### Given information
- Opening Delimiter -

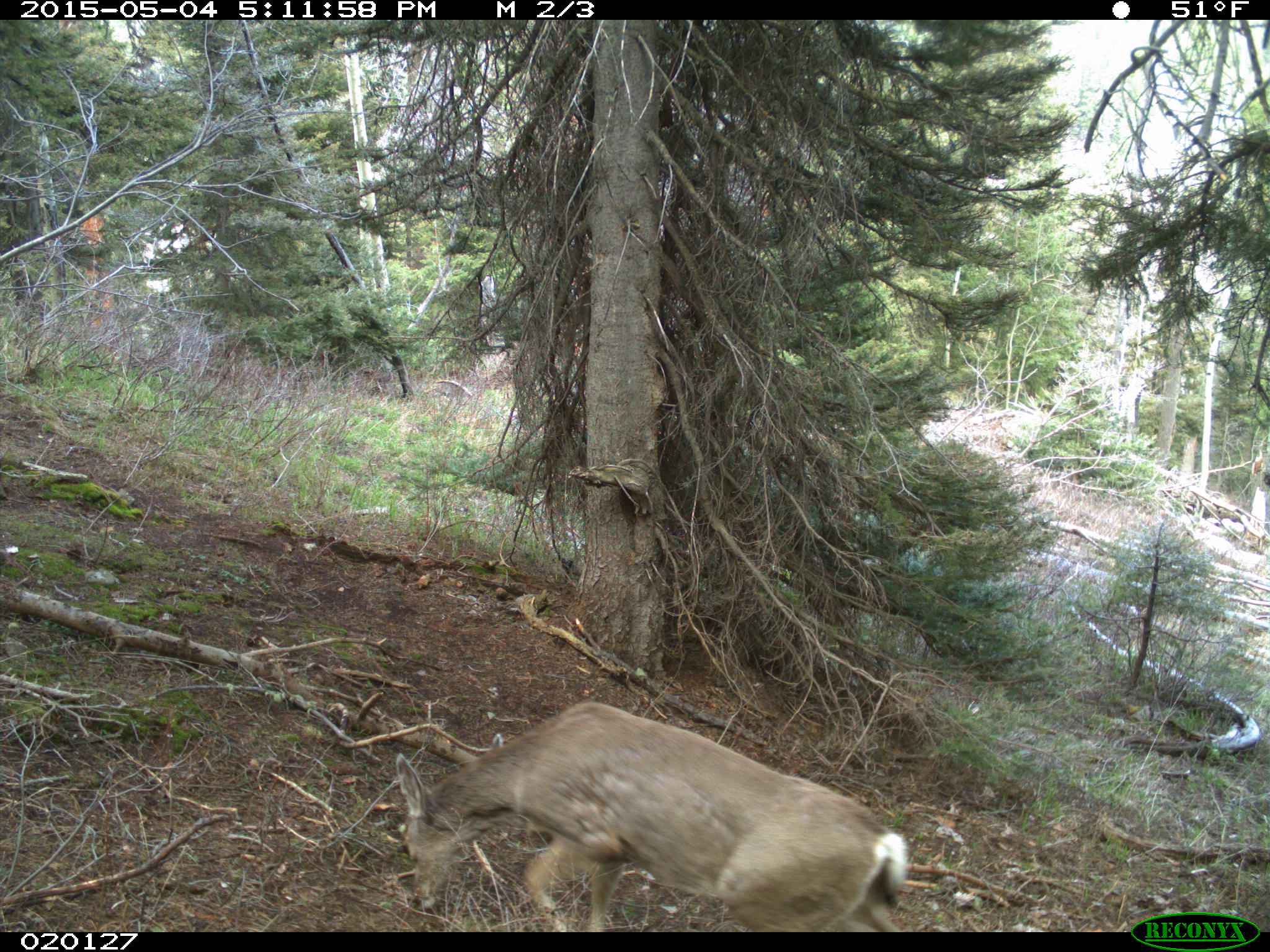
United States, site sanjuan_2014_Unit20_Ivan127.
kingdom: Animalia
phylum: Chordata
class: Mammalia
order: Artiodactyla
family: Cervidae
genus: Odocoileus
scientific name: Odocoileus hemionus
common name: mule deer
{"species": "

- Closing Delimiter -

The lines to reproduce run from the line containing "order: Artiodactyla" to the end of the listing; write them out exactly and add nothing.

### Solved problem
order: Artiodactyla
family: Cervidae
genus: Odocoileus
scientific name: Odocoileus hemionus
common name: mule deer
{"species": "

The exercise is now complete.